Community submitted. An operator has submitted the measurement, an editor has reviewed it for plausibility and metadata completeness, and it is waiting for reproduction. One source is useful for triage, but it is not load-bearing evidence for a hardware purchase decision and does not enter public numeric surfaces.

Reproduced

Reproduced. A second operator has run the same configuration and arrived within ±15% of the original. Two sources, agreement. The measurement now has a real claim to being a measurement of the world rather than of one particular machine.

Independently reproduced

Independently reproduced. Two or more independent operators agree with the original. Three sources or more, agreement. This is the strongest community signal we publish. It still has limits, but it is far more useful than a single unverified leaderboard number.

Editorial

Editorial. Measured by RunLocalAI on hardware listed on the About page, using the exact protocol in the reproduction guide. The author byline is a named human; the run date is recorded; the reproducible command is published. A well-resourced reader can re-run the measurement and check our work.

The ladder is intentionally short. A longer ladder with more intermediate rungs would imply finer discrimination than the underlying signal supports. Four states is the most we can meaningfully distinguish; collapsing to three would lose the gap between “one operator says so” and “two operators say so,” which is a step change rather than an incremental gain.

Two further signals can layer on top of any state on the ladder: Stale for measurements older than 18 months, and Verified owner for submissions from operators we have editorially reviewed as hardware owners (see the operators page for what that actually means and what it does not). Stale and verified-owner are modifiers; they do not move a row up or down the ladder by themselves.

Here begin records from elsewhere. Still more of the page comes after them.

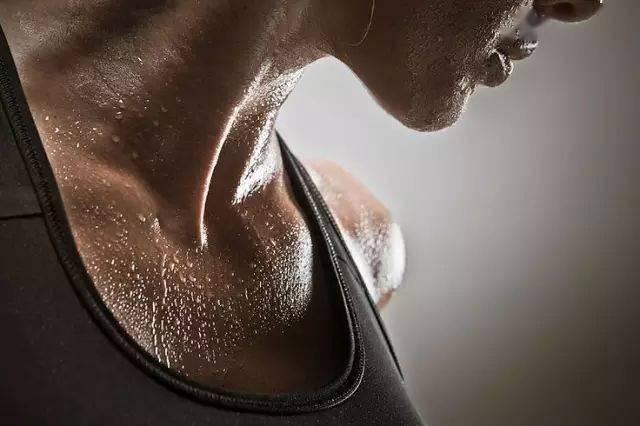 运动多流汗就能瘦?告诉你汗水和体重的关系!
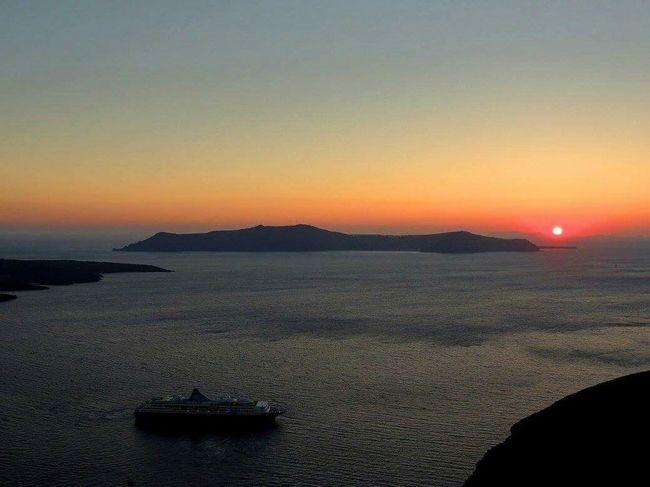 Santorini, Greece Sunset Sillouette Beautiful Nature Colofulsky Beach Photography Tourism Travelingtheworld
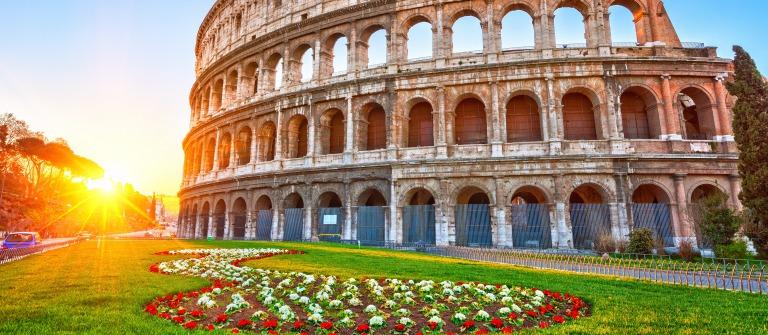Rom Kolosseum_shutterstock_404820004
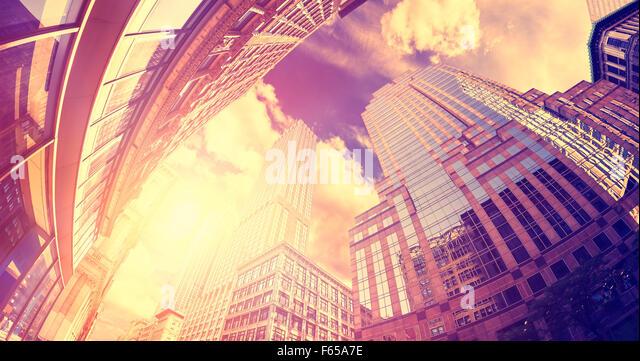Vintage getönten fisheye-Objektiv Foto von Wolkenkratzer in Manhattan bei Sonnenuntergang, New York City, USA. Stockbild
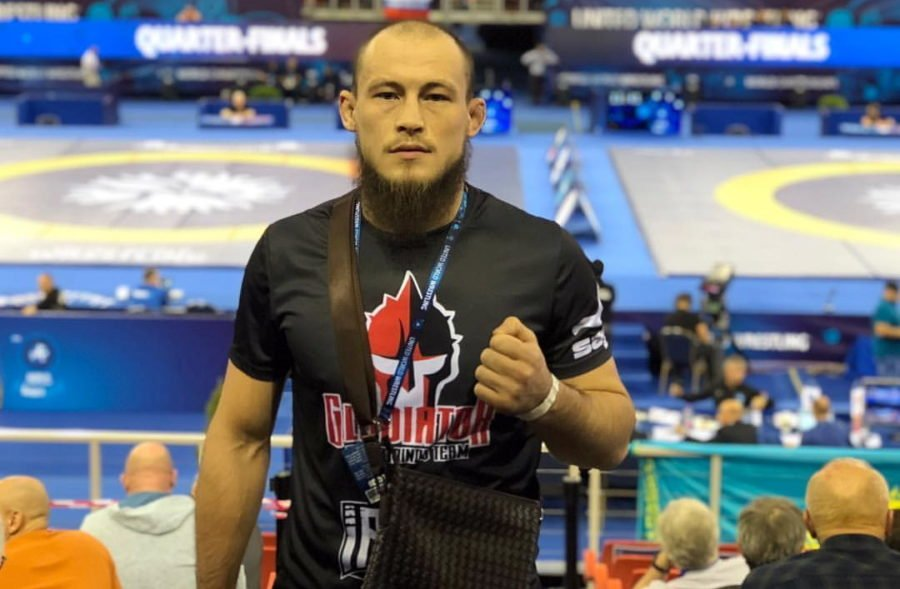 Боец MMA отказался от чемпионского пояса из-за братьев-мусульман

Three promises we have made

Three rules constrain the entire system. They were not chosen because they were convenient. They were chosen because each one rules out a specific failure mode that other benchmark sites routinely exhibit.

1. We never auto-publish

No submission becomes public without an editor reviewing it. Not rate-limited public, not tentatively-public, not provisionally public - never public until a named editor has read the row and approved it. Most submissions are approved within 48 hours; some are not approved at all. Rejected submissions never appear on the public site, in archive views, or in search results. We retain a private moderation/audit record so reviewers can detect abuse and explain future decisions, but the rejected numeric claim is never presented as evidence.

The discipline matters because the cheap version of a benchmark site is one where every submission auto-publishes and a moderation queue catches problems after the fact. That model produces a site where the median row is unverified. Editorial review before publication is slower; it is also the entire reason the median row on this site is something an operator can act on.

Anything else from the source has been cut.